Alcuni regolamenti che impongono la disciplina fiscale sono diventati leggi scolpite nella pietra, non per scelta popolare ma attraverso un irrituale accordo tra burocrazie. Quella che doveva essere la Carta suprema dei valori fondativi dell'Unione è morta anni fa sul nascere. Ciascun Paese affronta la tempesta da solo. È in atto una crisi di identità del mondo occidentale, del suo sistema capitalistico, dei suoi capisaldi di riferimento: fede, ideologia, famiglia. Tutto è messo in discussione. Il capitale si sta sostituendo al lavoro e la rivoluzione digitale rischia di cancellare intere professioni.

Nonostante tutto deve prevalere l'ottimismo, facendo tesoro di quanto avvenuto negli Stati Uniti dopo la guerra di indipendenza. Allora le ex colonie erano tredici, tutte con il potere di battere moneta, contrarre debito e decidere le loro politiche fiscali, a fronte di un governo centrale debole. Il ministro del Tesoro dell'epoca, Alexander Hamilton, riuscì a far passare la linea della condivisione dei debiti e dell'emissione di titoli federali: nacque in quel momento l'America che conosciamo. Era il 1789, solo sei anni dopo la fine della guerra con gli inglesi.

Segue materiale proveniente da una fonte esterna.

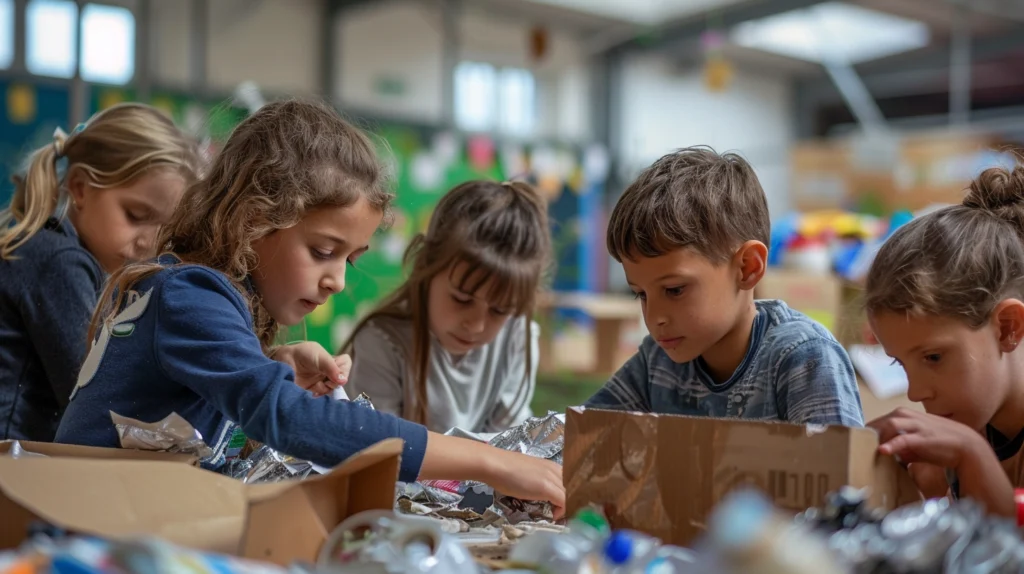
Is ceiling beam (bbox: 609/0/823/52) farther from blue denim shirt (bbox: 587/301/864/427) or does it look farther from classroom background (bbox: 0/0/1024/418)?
blue denim shirt (bbox: 587/301/864/427)

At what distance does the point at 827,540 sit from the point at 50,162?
130 centimetres

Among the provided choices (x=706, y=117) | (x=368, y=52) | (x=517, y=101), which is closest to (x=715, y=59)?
(x=706, y=117)

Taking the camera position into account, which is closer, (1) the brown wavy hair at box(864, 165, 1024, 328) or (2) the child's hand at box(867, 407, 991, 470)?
(2) the child's hand at box(867, 407, 991, 470)

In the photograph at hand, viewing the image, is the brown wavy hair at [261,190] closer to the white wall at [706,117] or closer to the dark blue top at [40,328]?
the dark blue top at [40,328]

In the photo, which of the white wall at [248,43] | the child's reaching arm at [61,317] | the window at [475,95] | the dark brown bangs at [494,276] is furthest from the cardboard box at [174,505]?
the window at [475,95]

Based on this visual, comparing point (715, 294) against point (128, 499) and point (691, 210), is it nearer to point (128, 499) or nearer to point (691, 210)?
point (691, 210)

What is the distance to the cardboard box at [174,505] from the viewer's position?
0.65 meters

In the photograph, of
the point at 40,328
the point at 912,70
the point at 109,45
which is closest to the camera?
the point at 40,328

L'euro ha dodici anni di vita, è una moneta unica ma non unita. Non c'è stato un conflitto, gli stati non controllano più il loro debito sovrano, i governi hanno le casse vuote e devono trovare lavoro a un giovane su tre. L'Europa sta compiendo il percorso opposto degli americani: prima la moneta unica e poi, forse, una Banca centrale prestatore di ultima istanza. Prima i vincoli di bilancio e poi, forse, un debito comune. Prima i sacrifici e chissà quando i diritti. Si odia l'euro perché si teme il futuro. Ma l'euro è di tutti ed è l'unico futuro possibile.